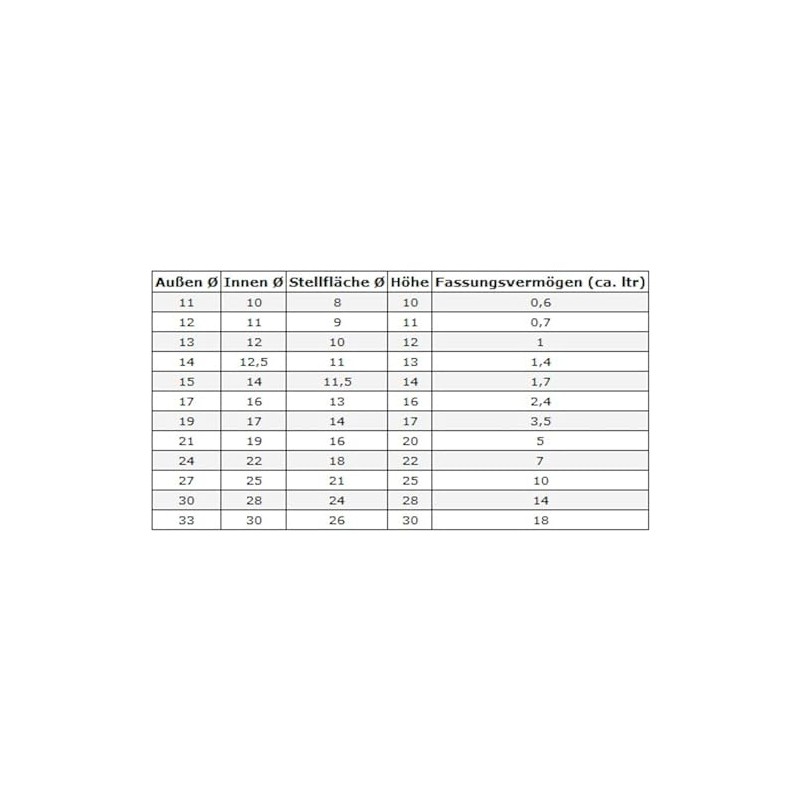 | Außen Ø | Innen Ø | Stellfläche Ø | Höhe | Fassungsvermögen (ca. ltr) |
|---|---|---|---|---|
| 11 | 10 | 8 | 10 | 0,6 |
| 12 | 11 | 9 | 11 | 0,7 |
| 13 | 12 | 10 | 12 | 1 |
| 14 | 12,5 | 11 | 13 | 1,4 |
| 15 | 14 | 11,5 | 14 | 1,7 |
| 17 | 16 | 13 | 16 | 2,4 |
| 19 | 17 | 14 | 17 | 3,5 |
| 21 | 19 | 16 | 20 | 5 |
| 24 | 22 | 18 | 22 | 7 |
| 27 | 25 | 21 | 25 | 10 |
| 30 | 28 | 24 | 28 | 14 |
| 33 | 30 | 26 | 30 | 18 |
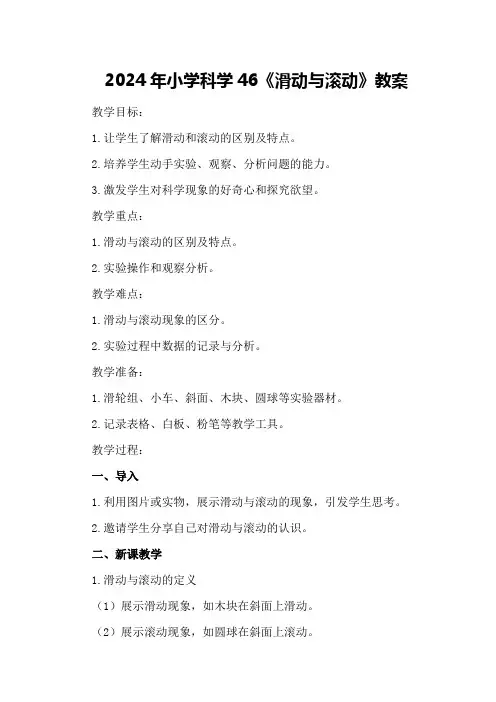 2024年小学科学46《滑动与滚动》教案

教学目标：

1.让学生了解滑动和滚动的区别及特点。

2.培养学生动手实验、观察、分析问题的能力。

3.激发学生对科学现象的好奇心和探究欲望。

教学重点：

1.滑动与滚动的区别及特点。

2.实验操作和观察分析。

教学难点：

1.滑动与滚动现象的区分。

2.实验过程中数据的记录与分析。

教学准备：

1.滑轮组、小车、斜面、木块、圆球等实验器材。

2.记录表格、白板、粉笔等教学工具。

教学过程：

一、导入

1.利用图片或实物，展示滑动与滚动的现象，引发学生思考。

2.邀请学生分享自己对滑动与滚动的认识。

二、新课教学

1.滑动与滚动的定义

（1）展示滑动现象，如木块在斜面上滑动。

（2）展示滚动现象，如圆球在斜面上滚动。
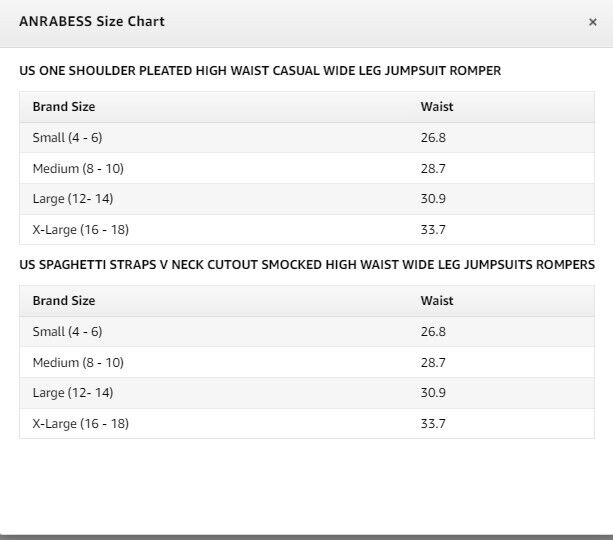 ANRABESS Size Chart

×

US ONE SHOULDER PLEATED HIGH WAIST CASUAL WIDE LEG JUMPSUIT ROMPER

| Brand Size | Waist |
|---|---|
| Small (4 - 6) | 26.8 |
| Medium (8 - 10) | 28.7 |
| Large (12- 14) | 30.9 |
| X-Large (16 - 18) | 33.7 |

US SPAGHETTI STRAPS V NECK CUTOUT SMOCKED HIGH WAIST WIDE LEG JUMPSUITS ROMPERS

| Brand Size | Waist |
|---|---|
| Small (4 - 6) | 26.8 |
| Medium (8 - 10) | 28.7 |
| Large (12- 14) | 30.9 |
| X-Large (16 - 18) | 33.7 |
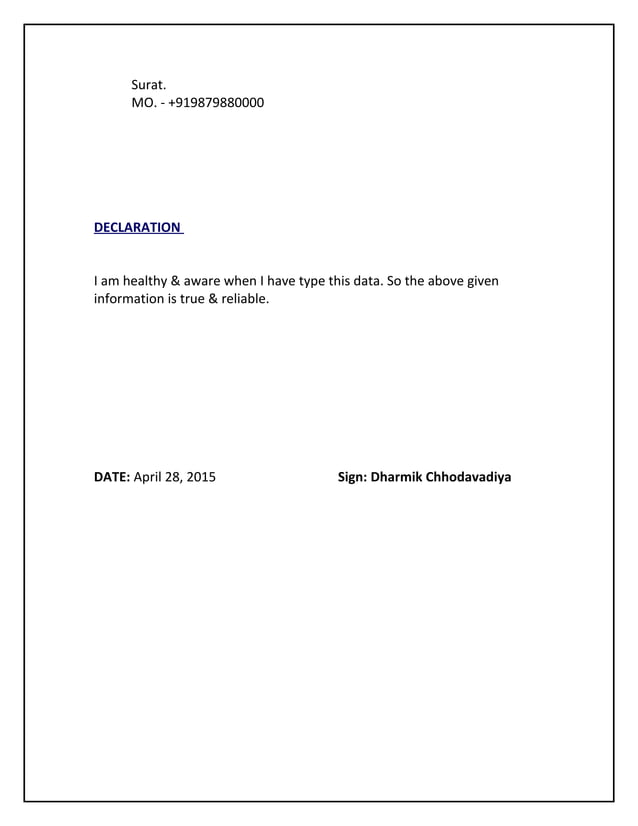 Surat.
MO. - +919879880000

DECLARATION

I am healthy & aware when I have type this data. So the above given information is true & reliable.

DATE: April 28, 2015

Sign: Dharmik Chhodavadiya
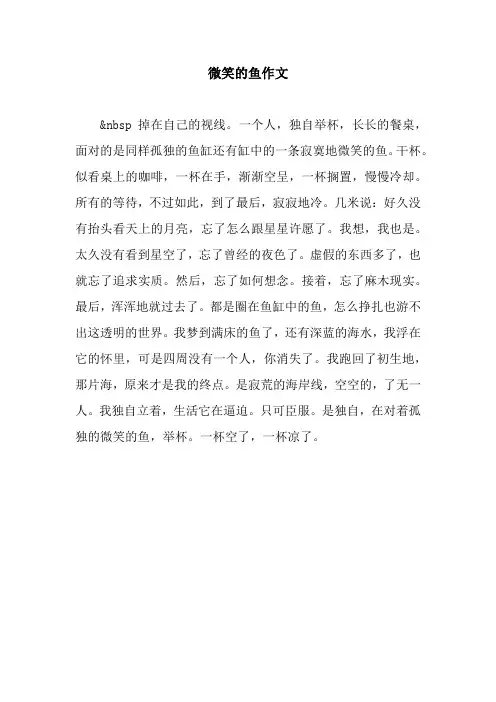 微笑的鱼作文

&nbsp 掉在自己的视线。一个人，独自举杯，长长的餐桌，面对的是同样孤独的鱼缸还有缸中的一条寂寞地微笑的鱼。干杯。似看桌上的咖啡，一杯在手，渐渐空呈，一杯搁置，慢慢冷却。所有的等待，不过如此，到了最后，寂寂地冷。几米说：好久没有抬头看天上的月亮，忘了怎么跟星星许愿了。我想，我也是。太久没有看到星空了，忘了曾经的夜色了。虚假的东西多了，也就忘了追求实质。然后，忘了如何想念。接着，忘了麻木现实。最后，浑浑地就过去了。都是圈在鱼缸中的鱼，怎么挣扎也游不出这透明的世界。我梦到满床的鱼了，还有深蓝的海水，我浮在它的怀里，可是四周没有一个人，你消失了。我跑回了初生地，那片海，原来才是我的终点。是寂荒的海岸线，空空的，了无一人。我独自立着，生活它在逼迫。只可臣服。是独自，在对着孤独的微笑的鱼，举杯。一杯空了，一杯凉了。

###

Please print the data above once more, exactly as it appears, with no pictures.

* Task solution *
 | Außen Ø | Innen Ø | Stellfläche Ø | Höhe | Fassungsvermögen (ca. ltr) |
|---|---|---|---|---|
| 11 | 10 | 8 | 10 | 0,6 |
| 12 | 11 | 9 | 11 | 0,7 |
| 13 | 12 | 10 | 12 | 1 |
| 14 | 12,5 | 11 | 13 | 1,4 |
| 15 | 14 | 11,5 | 14 | 1,7 |
| 17 | 16 | 13 | 16 | 2,4 |
| 19 | 17 | 14 | 17 | 3,5 |
| 21 | 19 | 16 | 20 | 5 |
| 24 | 22 | 18 | 22 | 7 |
| 27 | 25 | 21 | 25 | 10 |
| 30 | 28 | 24 | 28 | 14 |
| 33 | 30 | 26 | 30 | 18 |
 2024年小学科学46《滑动与滚动》教案

教学目标：

1.让学生了解滑动和滚动的区别及特点。

2.培养学生动手实验、观察、分析问题的能力。

3.激发学生对科学现象的好奇心和探究欲望。

教学重点：

1.滑动与滚动的区别及特点。

2.实验操作和观察分析。

教学难点：

1.滑动与滚动现象的区分。

2.实验过程中数据的记录与分析。

教学准备：

1.滑轮组、小车、斜面、木块、圆球等实验器材。

2.记录表格、白板、粉笔等教学工具。

教学过程：

一、导入

1.利用图片或实物，展示滑动与滚动的现象，引发学生思考。

2.邀请学生分享自己对滑动与滚动的认识。

二、新课教学

1.滑动与滚动的定义

（1）展示滑动现象，如木块在斜面上滑动。

（2）展示滚动现象，如圆球在斜面上滚动。
 ANRABESS Size Chart

×

US ONE SHOULDER PLEATED HIGH WAIST CASUAL WIDE LEG JUMPSUIT ROMPER

| Brand Size | Waist |
|---|---|
| Small (4 - 6) | 26.8 |
| Medium (8 - 10) | 28.7 |
| Large (12- 14) | 30.9 |
| X-Large (16 - 18) | 33.7 |

US SPAGHETTI STRAPS V NECK CUTOUT SMOCKED HIGH WAIST WIDE LEG JUMPSUITS ROMPERS

| Brand Size | Waist |
|---|---|
| Small (4 - 6) | 26.8 |
| Medium (8 - 10) | 28.7 |
| Large (12- 14) | 30.9 |
| X-Large (16 - 18) | 33.7 |
 Surat.
MO. - +919879880000

DECLARATION

I am healthy & aware when I have type this data. So the above given information is true & reliable.

DATE: April 28, 2015

Sign: Dharmik Chhodavadiya
 微笑的鱼作文

&nbsp 掉在自己的视线。一个人，独自举杯，长长的餐桌，面对的是同样孤独的鱼缸还有缸中的一条寂寞地微笑的鱼。干杯。似看桌上的咖啡，一杯在手，渐渐空呈，一杯搁置，慢慢冷却。所有的等待，不过如此，到了最后，寂寂地冷。几米说：好久没有抬头看天上的月亮，忘了怎么跟星星许愿了。我想，我也是。太久没有看到星空了，忘了曾经的夜色了。虚假的东西多了，也就忘了追求实质。然后，忘了如何想念。接着，忘了麻木现实。最后，浑浑地就过去了。都是圈在鱼缸中的鱼，怎么挣扎也游不出这透明的世界。我梦到满床的鱼了，还有深蓝的海水，我浮在它的怀里，可是四周没有一个人，你消失了。我跑回了初生地，那片海，原来才是我的终点。是寂荒的海岸线，空空的，了无一人。我独自立着，生活它在逼迫。只可臣服。是独自，在对着孤独的微笑的鱼，举杯。一杯空了，一杯凉了。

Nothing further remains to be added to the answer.